Document segment >>
┄┄┄┄┄┄┄┄┄┄┄┄┄┄┄┄┄┄┄┄

In November 1995, the Association filed a complaint for administrative review against the Director and the Trust, seeking reversal of the Director's order. In its brief in support of its complaint, the Association argued that the issue of residency under the Guaranty Law was a question of law and that deference need not be granted to the Director's decision. The Association further argued that the Director's conclusion that the Trust was a resident of Illinois was not supported by the evidence because the Trust's only contacts with Illinois as of December 1991, when Inter-American became insolvent, were the Inter-American contracts and the Illinois bank account. The Association also argued that it was not "necessary or appropriate" for the trial court to determine in which other state the Trust was a resident because the court's decision would not be binding on any other state's guaranty association.

The Director filed his answer to the Association's complaint, which consisted of a certified copy of the administrative file, and requested that the trial court dismiss the complaint with prejudice.

In its response to the Association's brief in support of its complaint, the Trust argued that the Director correctly determined that it was a resident of Illinois for purposes of the Guaranty Law and that the trial court should affirm the Director's decision. While the Trust agreed that the issue of residency was a question of law, it argued that the trial court should give deference to the Director's decision on this issue. The Trust further argued that given the lack of a physical location of administrative activities by the Trust on the date of Inter-American's insolvency, the Director appropriately considered other factors, including the prior location of the Trust's activities, i.e., Illinois. Alternatively, the Trust argued that if the Trust's residence was found not to be in Illinois, the trial court should rule that the Association was required by the Guaranty Law to determine the state of its residence.

┄┄┄┄┄┄┄┄┄┄┄┄┄┄┄┄┄┄┄┄

Tasks for this exercise >>
A. Repeat the Guaranty Law passage starting with "The Director filed" and going on through "complaint with prejudice.", and replace "administrative file" with "agency record".
B. According to the Guaranty Law passage, in what month and year did Inter-American become insolvent?
The lines that come after the Guaranty Law passage have no connection to it.

Extracted records >>
┄┄┄┄┄┄┄┄┄┄┄┄┄┄┄┄┄┄┄┄

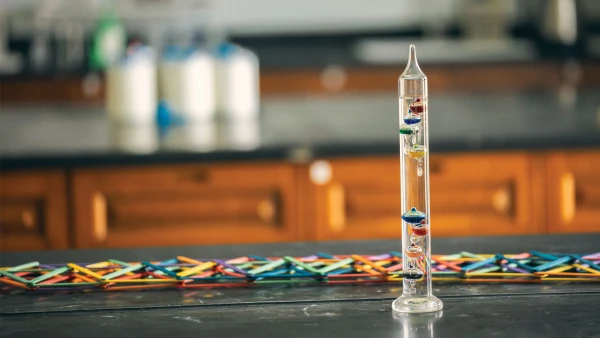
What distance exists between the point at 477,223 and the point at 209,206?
2.12 ft

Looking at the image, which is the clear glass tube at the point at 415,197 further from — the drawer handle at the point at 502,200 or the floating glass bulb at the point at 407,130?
the drawer handle at the point at 502,200

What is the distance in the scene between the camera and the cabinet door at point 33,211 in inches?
90.7

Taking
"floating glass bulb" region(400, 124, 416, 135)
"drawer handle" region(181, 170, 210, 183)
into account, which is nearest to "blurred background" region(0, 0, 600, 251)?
"drawer handle" region(181, 170, 210, 183)

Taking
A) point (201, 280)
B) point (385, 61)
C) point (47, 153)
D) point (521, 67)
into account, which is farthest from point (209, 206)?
point (521, 67)

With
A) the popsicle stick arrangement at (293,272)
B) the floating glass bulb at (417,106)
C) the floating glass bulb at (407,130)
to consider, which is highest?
the floating glass bulb at (417,106)

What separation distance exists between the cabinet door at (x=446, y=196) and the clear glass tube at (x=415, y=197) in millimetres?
1323

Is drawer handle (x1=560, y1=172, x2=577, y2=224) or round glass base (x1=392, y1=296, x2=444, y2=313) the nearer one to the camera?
round glass base (x1=392, y1=296, x2=444, y2=313)

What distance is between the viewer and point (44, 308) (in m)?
1.05

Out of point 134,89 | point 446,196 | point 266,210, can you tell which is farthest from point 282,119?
point 446,196

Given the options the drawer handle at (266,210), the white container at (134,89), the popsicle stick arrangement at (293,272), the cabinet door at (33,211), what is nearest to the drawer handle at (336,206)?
the drawer handle at (266,210)

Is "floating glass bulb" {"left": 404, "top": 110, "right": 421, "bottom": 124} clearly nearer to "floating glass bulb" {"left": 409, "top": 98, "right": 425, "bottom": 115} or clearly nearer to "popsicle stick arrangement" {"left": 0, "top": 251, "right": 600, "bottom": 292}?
"floating glass bulb" {"left": 409, "top": 98, "right": 425, "bottom": 115}

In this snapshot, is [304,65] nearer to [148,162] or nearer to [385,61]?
[385,61]

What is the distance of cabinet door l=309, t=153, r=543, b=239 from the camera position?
2.32 m

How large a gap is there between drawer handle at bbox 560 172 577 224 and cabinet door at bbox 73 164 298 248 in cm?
65
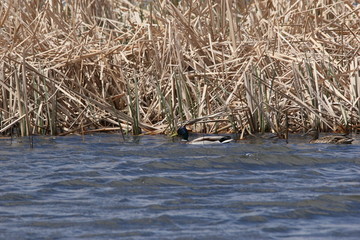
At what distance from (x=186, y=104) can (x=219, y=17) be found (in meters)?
1.81

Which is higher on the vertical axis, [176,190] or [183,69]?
[183,69]

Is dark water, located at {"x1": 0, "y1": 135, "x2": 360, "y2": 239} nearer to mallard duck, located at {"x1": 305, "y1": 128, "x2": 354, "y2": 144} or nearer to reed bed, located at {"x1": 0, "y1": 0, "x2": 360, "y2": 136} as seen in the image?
mallard duck, located at {"x1": 305, "y1": 128, "x2": 354, "y2": 144}

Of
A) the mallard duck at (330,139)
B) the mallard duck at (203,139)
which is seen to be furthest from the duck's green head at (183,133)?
the mallard duck at (330,139)

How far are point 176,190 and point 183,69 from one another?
4.16 meters

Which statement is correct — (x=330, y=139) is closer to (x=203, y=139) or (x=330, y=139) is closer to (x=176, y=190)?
(x=203, y=139)

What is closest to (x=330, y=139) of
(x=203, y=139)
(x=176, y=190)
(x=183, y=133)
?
(x=203, y=139)

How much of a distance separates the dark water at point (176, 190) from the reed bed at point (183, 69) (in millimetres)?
606

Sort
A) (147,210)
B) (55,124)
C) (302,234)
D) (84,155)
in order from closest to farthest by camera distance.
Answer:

┄┄┄┄┄┄┄┄┄┄┄┄┄┄┄┄┄┄┄┄

Task answers >>
A.
The Director filed his answer to the Association's complaint, which consisted of a certified copy of the agency record, and requested that the trial court dismiss the complaint with prejudice.

B. December 1991